Preparation this week has been a bit like looking in the mirror for the Brookstone football team.
Coach Brad Dehem is in his first season with the Cougars (2-1) after six as an offensive coordinator at Wesleyan (2-1), which Brookstone faces at 7:30 tonight in Norcross. And while Dehem is gone from the Wolves' staff, the main facets of his offense remain in place.
Both teams primarily have used pro and four-wide sets this year, with some exceptions, Dehem said.
On the surface, it might seem like a good thing for Dehem and the Cougars, but the coach dispelled any notion that there might be some kind of advantage to having run the opponent's offense.
"You think it would be a big advantage, but the kids change, even over just a year," Dehem said. "They put on weight, they lift, they get better.
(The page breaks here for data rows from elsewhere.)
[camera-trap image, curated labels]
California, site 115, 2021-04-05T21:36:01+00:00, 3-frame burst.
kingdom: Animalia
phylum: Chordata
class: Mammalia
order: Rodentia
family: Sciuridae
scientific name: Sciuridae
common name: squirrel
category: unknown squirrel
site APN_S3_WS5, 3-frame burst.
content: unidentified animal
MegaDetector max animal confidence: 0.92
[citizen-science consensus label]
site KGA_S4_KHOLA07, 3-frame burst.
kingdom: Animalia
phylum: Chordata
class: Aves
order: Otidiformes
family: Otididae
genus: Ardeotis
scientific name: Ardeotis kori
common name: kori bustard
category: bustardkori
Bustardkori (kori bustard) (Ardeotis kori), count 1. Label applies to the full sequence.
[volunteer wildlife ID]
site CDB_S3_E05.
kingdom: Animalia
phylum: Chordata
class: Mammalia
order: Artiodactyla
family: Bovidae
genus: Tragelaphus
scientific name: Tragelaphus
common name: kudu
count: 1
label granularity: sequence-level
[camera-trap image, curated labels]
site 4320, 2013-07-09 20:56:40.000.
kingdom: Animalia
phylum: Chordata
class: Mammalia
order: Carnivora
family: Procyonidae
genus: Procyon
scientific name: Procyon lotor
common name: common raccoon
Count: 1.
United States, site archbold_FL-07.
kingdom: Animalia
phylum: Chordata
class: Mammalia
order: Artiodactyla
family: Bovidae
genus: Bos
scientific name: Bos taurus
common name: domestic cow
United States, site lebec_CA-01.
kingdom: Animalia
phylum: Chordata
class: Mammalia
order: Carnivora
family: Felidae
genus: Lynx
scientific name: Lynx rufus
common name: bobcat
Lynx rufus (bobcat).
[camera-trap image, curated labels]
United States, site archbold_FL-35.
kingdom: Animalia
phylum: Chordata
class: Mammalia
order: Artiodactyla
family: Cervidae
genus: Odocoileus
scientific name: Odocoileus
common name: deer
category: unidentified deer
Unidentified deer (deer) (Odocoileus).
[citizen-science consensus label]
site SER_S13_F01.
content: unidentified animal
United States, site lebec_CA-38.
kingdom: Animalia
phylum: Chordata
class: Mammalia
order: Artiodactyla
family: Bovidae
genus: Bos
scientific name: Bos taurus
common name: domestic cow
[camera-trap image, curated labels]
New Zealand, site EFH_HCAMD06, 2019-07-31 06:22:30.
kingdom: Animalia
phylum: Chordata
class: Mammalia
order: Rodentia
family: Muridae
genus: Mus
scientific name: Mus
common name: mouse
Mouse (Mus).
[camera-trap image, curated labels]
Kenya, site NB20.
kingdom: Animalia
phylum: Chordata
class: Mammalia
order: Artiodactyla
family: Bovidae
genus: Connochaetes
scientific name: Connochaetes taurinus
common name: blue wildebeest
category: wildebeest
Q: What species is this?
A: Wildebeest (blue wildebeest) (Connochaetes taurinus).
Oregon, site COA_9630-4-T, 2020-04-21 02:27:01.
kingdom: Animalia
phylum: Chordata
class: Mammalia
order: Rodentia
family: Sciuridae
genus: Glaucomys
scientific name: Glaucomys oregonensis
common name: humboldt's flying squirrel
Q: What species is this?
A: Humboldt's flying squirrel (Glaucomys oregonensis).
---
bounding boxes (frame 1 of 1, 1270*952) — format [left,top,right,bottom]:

There's a little familiarity with it, but it's hard to game plan for it."
Players from both sides of the ball echoed Dehem's words.
Linebacker Jackson Mansour said that, while it might help to have an idea of the schemes the opposing offense will run, the flip side is also true.
"It helps, but they know our offense, too," he said. "So it's really just going to come down to playing football."
"We're really confident in what we do, and our coaches do a great job coming up with a game plan that's going to work," offensive lineman Joseph Akin added. "We know they know a lot about us, but it's really just about going out and executing."
Dehem said that the only real advantage for his team is that he has a good idea of the players the Cougars have to look out for. Those include Jahmai Jones, a wide receiver who Dehem said might be the best athlete on either side of the game, running back Miles Smith, a sophomore who runs hard, and quarterback Will Anderson, who is smart, accurate and limits his mistakes.
"When you play against players like those, you have to be very sound," Dehem said. "You can't make mistakes."
Perhaps the biggest obstacle for Brookstone, however, is that it is playing a team that knows the Cougars' offense better than they do themselves.
Dehem noted that, while Wesleyan has run that offense for years, the Cougars' offense is still in its infancy, having run it in just a couple games so far.
"We're improving, and we're getting better," he said, "but we have to remind ourselves sometimes that we're still in a learning process."
As a result, the defense has played a big role in the team's early-season success, something Dehem said would have to continue tonight.
The game itself is big for Brookstone for a handful of reasons, despite not being against a region opponent.
It still counts when it comes to the power ratings because, as Dehem noted, Wesleyan is sure to help its résumé. And, almost as important, it is a good opportunity for the Cougars to see the progress they have made and how they measure up against one of the state's top-tier opponents on the road.
"It's going to be a big game for us," Mansour said. "We've definitely picked up the speed and intensity in practice. You really want to simulate game speed, and that's what we've been trying to do this week."
Akin had similar sentiments about the game.
"All week, we've known that it's a bigger game than most, and we've prepared for it that way," he said. "It's been a lot more intense at practice. We realize that it makes a big statement to go up there and get it done at their place, and we have confidence that we can do that.
"It's probably one of the biggest games at Brookstone since I've been here."
And while Dehem downplayed that it is against his former team, stating that there's enough riding on the game to motivate his team already, the players said it does add a little extra motivation.
"We know it's an emotional game for him," Akin said. "It's an emotional game for all of us. We just want to go out there and do well for him and all of us, really."
"It's a factor," Mansour added. "Definitely."